Cette session de cours sur les théories des médias de masse m’a amené à penser sur la société. On a vu comment l’avènement des technologies médiatiques (photographie, cinéma, télévision…) a radicalement changé notre société. On en est même arrivé à un point où les médias de masse sont devenus indispensables pour éviter l’effondrement du système tout entier. C’est bien malheureux, mais aussi mauvais sont-ils pour notre liberté, les médias de masse sont aujourd’hui nécessaire pour maintenir la masse sous contrôle.
Mais l’arrivée d’internet et de son interactivité web “deux-point-zéro” est venue se poser comme un cheveu sur la soupe des médias traditionnels. Ce nouveau média qui se caractérise par son interactivité vient pas mal troubler les habitudes de ces ancêtres. Ma tante Ghislaine peut maintenant donner son avis sur son blog. Hourra, la démocratie est sauve ! On peut aller se reposer et regarder des vidéos sur Youtube pour se détendre un peu. Bon, d’accord, j’exagère. Il est vrai qu’internet est un terrain assez libre pour que chacun puisse étaler ses points de vues et rejoint tout à fait la vision que Benjamin avait sur les médias de masse.
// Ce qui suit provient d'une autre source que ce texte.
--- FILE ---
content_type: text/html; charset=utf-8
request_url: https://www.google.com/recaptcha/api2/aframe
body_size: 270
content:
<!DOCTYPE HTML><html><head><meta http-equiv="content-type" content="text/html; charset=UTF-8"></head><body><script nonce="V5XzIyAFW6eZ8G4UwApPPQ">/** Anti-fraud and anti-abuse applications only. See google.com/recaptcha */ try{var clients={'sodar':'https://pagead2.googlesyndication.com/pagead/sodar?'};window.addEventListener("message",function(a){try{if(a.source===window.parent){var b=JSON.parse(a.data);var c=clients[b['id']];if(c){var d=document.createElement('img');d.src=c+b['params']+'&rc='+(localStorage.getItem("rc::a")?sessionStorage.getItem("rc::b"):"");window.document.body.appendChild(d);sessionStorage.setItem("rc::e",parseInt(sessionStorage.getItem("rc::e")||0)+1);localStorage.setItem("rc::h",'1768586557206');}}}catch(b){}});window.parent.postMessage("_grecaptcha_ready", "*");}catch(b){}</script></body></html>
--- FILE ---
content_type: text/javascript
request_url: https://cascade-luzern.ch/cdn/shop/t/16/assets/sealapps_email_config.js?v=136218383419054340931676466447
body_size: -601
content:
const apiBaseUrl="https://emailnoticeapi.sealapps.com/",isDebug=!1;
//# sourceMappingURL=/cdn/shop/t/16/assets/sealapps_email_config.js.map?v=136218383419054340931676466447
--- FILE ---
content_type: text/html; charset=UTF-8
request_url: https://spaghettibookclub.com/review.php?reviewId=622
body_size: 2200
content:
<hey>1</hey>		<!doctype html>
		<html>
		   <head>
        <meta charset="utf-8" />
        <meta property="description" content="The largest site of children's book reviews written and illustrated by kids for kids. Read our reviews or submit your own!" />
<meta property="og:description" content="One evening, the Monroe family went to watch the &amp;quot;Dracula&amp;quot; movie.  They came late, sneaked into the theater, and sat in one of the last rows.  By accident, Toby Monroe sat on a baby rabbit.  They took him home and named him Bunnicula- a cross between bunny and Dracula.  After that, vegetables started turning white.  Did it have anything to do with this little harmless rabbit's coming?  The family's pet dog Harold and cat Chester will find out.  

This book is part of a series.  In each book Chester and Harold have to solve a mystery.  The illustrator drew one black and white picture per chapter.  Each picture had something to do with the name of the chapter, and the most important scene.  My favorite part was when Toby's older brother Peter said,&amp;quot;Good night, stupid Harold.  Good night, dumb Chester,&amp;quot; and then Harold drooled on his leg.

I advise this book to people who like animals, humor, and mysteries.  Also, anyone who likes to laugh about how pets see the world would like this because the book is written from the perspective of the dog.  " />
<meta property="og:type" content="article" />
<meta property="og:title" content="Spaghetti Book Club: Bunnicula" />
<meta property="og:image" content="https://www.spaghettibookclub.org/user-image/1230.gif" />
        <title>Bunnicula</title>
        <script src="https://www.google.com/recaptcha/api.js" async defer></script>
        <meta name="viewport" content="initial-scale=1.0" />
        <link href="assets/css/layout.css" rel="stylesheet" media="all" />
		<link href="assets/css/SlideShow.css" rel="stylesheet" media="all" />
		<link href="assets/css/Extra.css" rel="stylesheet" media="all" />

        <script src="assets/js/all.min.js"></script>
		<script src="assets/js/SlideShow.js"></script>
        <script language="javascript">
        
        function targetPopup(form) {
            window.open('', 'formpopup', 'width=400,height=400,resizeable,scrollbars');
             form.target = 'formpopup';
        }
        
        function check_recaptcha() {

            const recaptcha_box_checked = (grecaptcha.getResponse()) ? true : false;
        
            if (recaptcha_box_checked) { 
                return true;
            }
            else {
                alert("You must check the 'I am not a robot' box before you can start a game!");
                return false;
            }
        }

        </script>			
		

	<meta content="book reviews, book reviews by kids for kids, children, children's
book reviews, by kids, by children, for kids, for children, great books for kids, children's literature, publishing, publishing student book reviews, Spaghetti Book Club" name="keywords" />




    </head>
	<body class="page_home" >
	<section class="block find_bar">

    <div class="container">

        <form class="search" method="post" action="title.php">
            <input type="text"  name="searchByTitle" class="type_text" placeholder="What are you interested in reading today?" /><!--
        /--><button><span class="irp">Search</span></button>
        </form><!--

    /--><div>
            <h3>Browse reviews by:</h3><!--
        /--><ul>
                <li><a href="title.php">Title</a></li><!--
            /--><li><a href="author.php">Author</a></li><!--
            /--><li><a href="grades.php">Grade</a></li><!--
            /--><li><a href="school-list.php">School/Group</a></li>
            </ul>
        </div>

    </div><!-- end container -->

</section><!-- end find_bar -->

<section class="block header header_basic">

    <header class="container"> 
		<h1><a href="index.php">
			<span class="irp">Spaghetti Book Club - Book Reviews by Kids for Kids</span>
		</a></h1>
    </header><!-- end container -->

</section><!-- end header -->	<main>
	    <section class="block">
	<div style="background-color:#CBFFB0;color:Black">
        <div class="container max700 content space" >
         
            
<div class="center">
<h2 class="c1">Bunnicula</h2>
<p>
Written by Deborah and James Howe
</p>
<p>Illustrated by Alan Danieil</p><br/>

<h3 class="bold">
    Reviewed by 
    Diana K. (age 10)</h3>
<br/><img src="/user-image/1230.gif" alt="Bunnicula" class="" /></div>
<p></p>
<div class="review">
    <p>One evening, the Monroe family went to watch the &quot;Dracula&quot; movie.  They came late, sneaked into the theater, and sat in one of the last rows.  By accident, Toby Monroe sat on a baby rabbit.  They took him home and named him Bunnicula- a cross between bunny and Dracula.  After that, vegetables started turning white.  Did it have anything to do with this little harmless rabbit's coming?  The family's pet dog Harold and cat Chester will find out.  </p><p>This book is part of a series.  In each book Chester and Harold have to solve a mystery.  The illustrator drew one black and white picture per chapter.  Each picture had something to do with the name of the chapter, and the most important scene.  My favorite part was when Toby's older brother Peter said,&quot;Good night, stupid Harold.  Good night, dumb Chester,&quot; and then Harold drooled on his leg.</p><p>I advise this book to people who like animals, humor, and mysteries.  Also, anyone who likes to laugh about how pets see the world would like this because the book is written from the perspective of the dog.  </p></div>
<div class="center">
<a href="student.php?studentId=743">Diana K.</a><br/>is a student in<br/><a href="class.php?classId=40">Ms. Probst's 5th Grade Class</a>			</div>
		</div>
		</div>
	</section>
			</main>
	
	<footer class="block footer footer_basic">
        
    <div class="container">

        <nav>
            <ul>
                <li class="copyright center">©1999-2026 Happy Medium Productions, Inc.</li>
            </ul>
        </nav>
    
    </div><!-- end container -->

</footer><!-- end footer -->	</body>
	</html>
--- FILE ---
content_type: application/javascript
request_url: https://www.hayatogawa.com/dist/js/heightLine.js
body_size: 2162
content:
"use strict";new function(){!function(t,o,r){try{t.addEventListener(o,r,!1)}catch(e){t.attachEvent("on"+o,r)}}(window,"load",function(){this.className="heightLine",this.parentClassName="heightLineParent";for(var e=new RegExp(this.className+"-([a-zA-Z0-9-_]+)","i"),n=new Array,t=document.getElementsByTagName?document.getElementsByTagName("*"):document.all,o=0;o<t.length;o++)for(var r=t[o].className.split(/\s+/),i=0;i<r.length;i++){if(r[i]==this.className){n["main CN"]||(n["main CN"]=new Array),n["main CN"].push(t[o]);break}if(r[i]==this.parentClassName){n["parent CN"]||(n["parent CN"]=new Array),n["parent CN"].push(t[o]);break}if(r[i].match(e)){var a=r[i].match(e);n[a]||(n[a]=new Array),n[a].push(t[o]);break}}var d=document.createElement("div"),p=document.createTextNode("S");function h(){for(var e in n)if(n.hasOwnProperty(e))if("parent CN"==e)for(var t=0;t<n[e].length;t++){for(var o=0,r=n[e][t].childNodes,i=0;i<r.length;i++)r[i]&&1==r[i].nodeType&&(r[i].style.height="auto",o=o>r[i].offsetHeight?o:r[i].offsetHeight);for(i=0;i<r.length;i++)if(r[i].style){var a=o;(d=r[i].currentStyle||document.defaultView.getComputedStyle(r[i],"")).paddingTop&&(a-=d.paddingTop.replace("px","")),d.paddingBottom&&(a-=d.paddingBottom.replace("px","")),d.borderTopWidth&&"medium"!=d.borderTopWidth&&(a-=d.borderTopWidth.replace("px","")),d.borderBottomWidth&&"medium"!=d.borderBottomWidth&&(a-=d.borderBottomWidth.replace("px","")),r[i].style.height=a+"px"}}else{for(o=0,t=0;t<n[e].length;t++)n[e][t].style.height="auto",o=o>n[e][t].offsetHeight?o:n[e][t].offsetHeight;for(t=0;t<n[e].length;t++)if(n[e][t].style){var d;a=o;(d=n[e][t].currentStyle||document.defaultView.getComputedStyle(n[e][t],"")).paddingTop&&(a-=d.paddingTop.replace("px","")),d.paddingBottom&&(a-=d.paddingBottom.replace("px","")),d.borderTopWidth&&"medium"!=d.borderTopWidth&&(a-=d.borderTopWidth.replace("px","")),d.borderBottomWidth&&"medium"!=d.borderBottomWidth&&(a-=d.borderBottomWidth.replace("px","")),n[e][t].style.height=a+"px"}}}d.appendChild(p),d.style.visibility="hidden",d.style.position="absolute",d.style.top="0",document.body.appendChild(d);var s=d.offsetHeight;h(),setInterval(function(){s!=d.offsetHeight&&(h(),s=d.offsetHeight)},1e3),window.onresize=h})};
Internet a permis la création d’une certaine culture plus autonome et décentralisée : facebook, wikipédia, tweeter, les commentaires… Mais dans le fond, combien ne sont pas suffisamment lessivés par le détergent médiatique pour y participer. Si l’on regarde son contenu, internet est globalement grégaire et répond tout à fait à la logique de spectacle et d’hédonisme. Les exemples sont bien nombreux et je ne doute pas que vous en trouverez rapidement par vous-même. Il me semble que, bien son interactivité, le web n’est qu’une extension de ce que les médias de masse ont mis en place. Une extension que nous entretenons nous-même, que nous renforçons dans notre propre aliénation.
Sans une prise de conscience générale, le web “deux-point-zéro” ne sera qu’une illusion de liberté de plus, une individualisation de plus. Derrière mon avatar, cette situation me désespère et me révolte. Ce soir, mon verre est un plus qu’à demi vide que d’habitude.